### Written exercise
Please give the entries again in full and exactly, without any picture.

(Dataset rows)
+++++
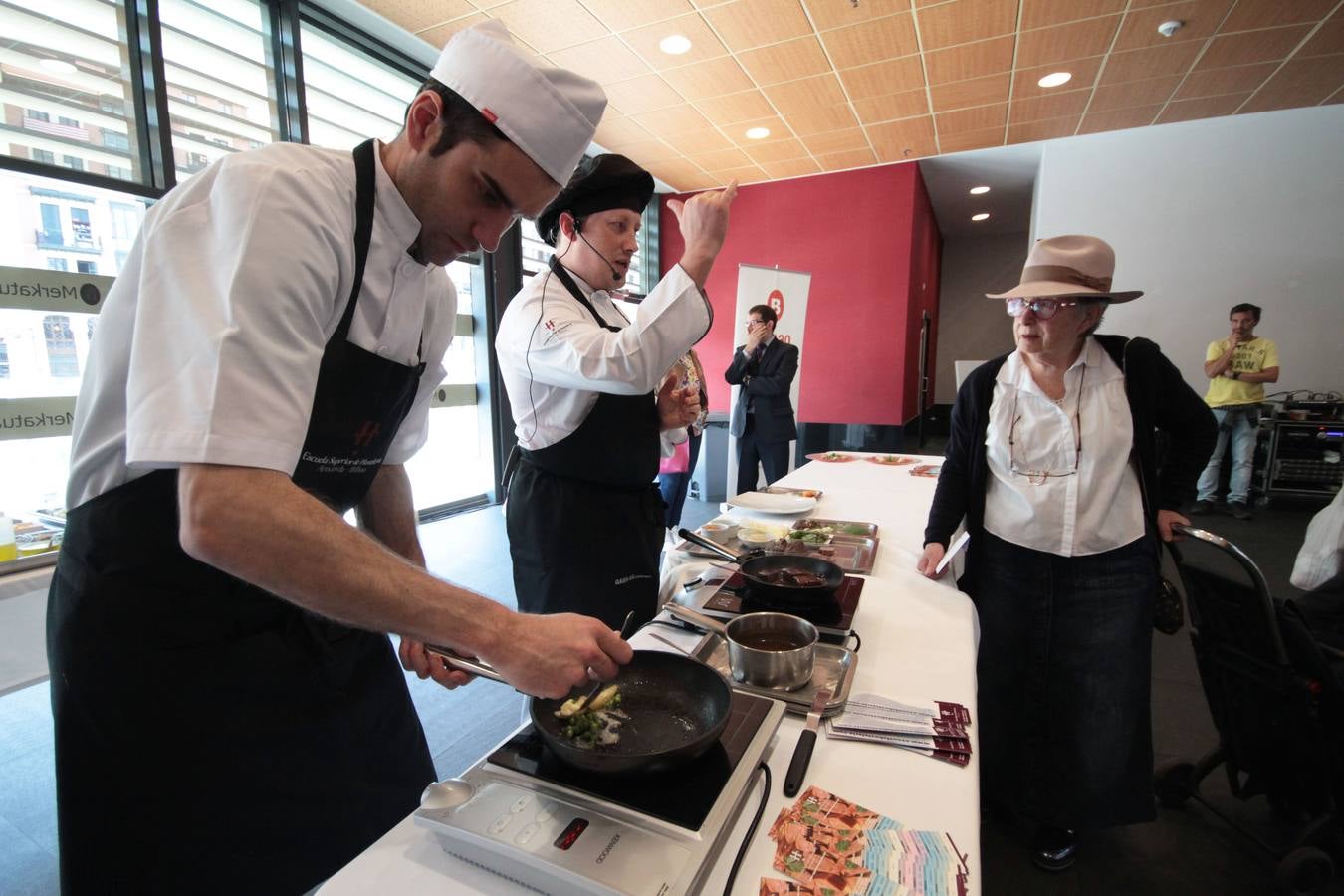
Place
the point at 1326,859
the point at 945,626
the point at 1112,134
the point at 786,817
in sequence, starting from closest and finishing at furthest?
+++++
### Written response
Place
the point at 1326,859
the point at 945,626
the point at 1112,134
the point at 786,817
in sequence, starting from closest and finishing at furthest?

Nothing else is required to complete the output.